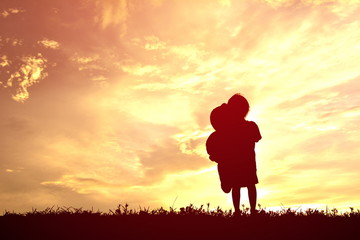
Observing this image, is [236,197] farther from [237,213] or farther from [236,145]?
[236,145]

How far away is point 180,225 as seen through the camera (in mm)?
9016

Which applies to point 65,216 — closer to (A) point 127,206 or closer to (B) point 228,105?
(A) point 127,206

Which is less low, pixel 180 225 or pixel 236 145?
pixel 236 145

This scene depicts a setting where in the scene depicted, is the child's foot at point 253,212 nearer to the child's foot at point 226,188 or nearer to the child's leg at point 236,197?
the child's leg at point 236,197

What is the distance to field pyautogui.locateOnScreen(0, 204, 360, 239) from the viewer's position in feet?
27.8

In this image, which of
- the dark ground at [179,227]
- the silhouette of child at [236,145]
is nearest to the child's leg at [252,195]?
the silhouette of child at [236,145]

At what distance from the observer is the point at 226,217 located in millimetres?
10281

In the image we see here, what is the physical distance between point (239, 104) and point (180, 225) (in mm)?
3378

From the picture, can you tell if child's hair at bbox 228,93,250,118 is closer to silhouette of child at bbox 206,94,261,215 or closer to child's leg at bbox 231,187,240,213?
silhouette of child at bbox 206,94,261,215

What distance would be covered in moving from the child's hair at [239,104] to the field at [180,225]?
2514 mm

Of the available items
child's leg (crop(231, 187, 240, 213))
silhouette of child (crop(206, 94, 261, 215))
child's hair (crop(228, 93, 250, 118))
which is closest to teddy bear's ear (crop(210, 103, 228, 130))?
silhouette of child (crop(206, 94, 261, 215))

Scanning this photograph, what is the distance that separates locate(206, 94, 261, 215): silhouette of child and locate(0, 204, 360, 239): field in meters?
0.69

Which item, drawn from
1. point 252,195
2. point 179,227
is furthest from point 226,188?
point 179,227

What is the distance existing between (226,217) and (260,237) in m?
2.02
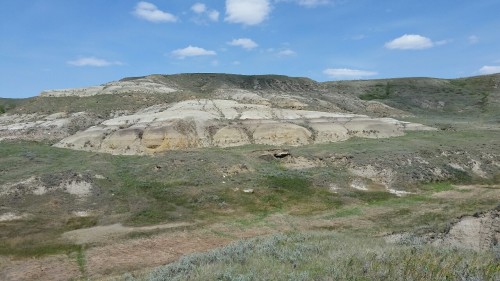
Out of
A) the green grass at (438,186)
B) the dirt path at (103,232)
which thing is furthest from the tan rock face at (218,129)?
the dirt path at (103,232)

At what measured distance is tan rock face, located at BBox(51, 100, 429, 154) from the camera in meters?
51.5

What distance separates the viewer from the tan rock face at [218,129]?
51469 millimetres

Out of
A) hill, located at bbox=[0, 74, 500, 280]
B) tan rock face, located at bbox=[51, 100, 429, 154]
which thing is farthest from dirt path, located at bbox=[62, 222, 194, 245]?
tan rock face, located at bbox=[51, 100, 429, 154]

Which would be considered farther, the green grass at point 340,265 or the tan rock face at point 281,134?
the tan rock face at point 281,134

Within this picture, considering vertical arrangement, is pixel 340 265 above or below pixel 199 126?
below

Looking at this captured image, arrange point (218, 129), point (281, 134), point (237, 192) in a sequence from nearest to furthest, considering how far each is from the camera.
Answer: point (237, 192) → point (281, 134) → point (218, 129)

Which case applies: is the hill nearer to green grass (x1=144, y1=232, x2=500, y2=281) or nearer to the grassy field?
green grass (x1=144, y1=232, x2=500, y2=281)

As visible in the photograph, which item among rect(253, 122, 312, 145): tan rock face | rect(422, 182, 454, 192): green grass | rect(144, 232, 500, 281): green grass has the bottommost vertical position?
rect(422, 182, 454, 192): green grass

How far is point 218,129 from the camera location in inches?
2165

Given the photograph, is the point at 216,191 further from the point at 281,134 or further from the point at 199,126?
the point at 199,126

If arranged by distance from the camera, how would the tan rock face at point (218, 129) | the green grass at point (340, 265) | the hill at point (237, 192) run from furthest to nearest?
1. the tan rock face at point (218, 129)
2. the hill at point (237, 192)
3. the green grass at point (340, 265)

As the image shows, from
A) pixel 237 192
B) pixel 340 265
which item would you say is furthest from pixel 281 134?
pixel 340 265

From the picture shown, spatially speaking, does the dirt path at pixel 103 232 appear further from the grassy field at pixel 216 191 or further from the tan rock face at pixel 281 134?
the tan rock face at pixel 281 134

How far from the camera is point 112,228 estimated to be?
29.8m
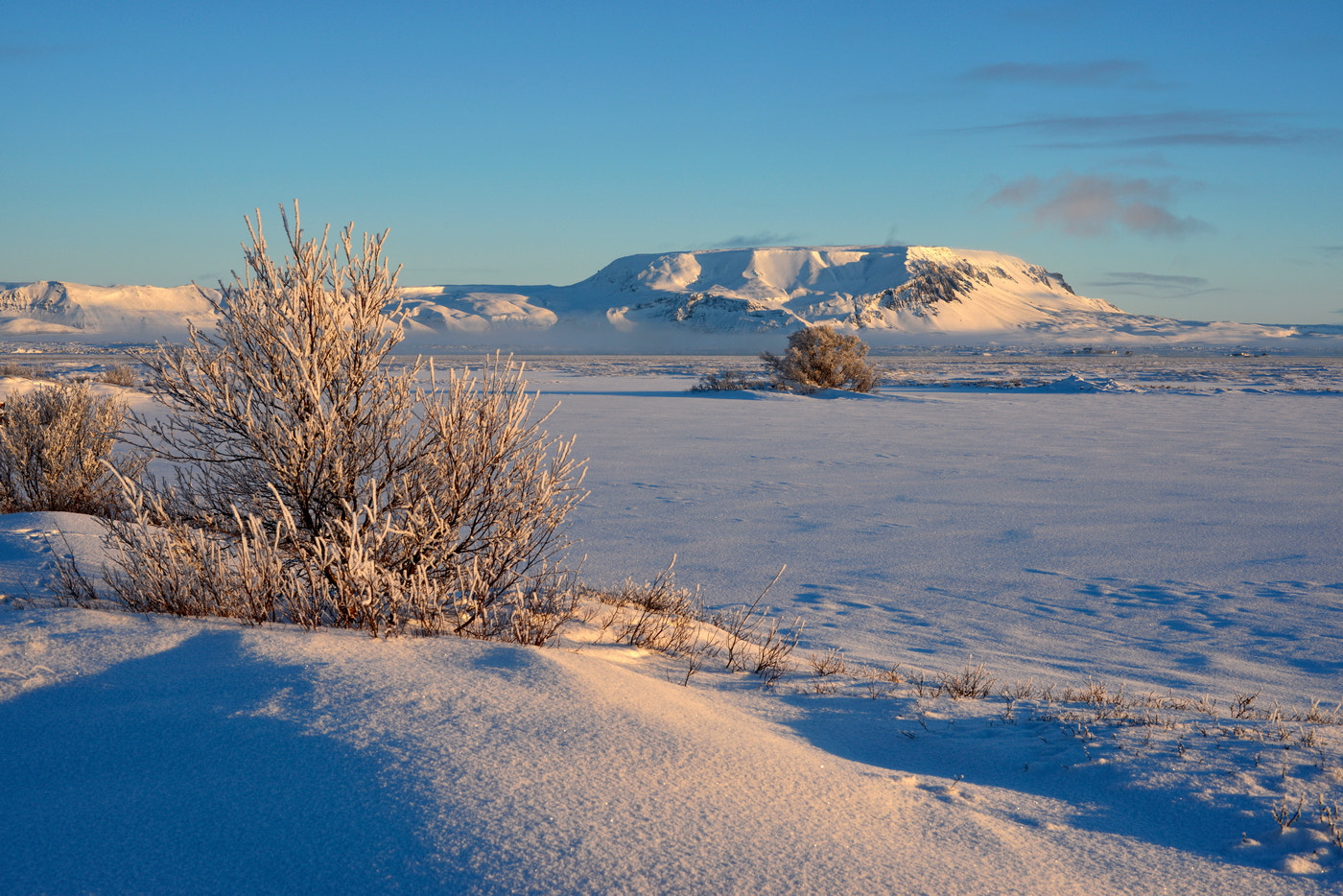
□ □ □
GOAL
Count the lines in the records that contain the string "farther", treating uppercase and lowercase as different, and give only the number.

THE REPLY
2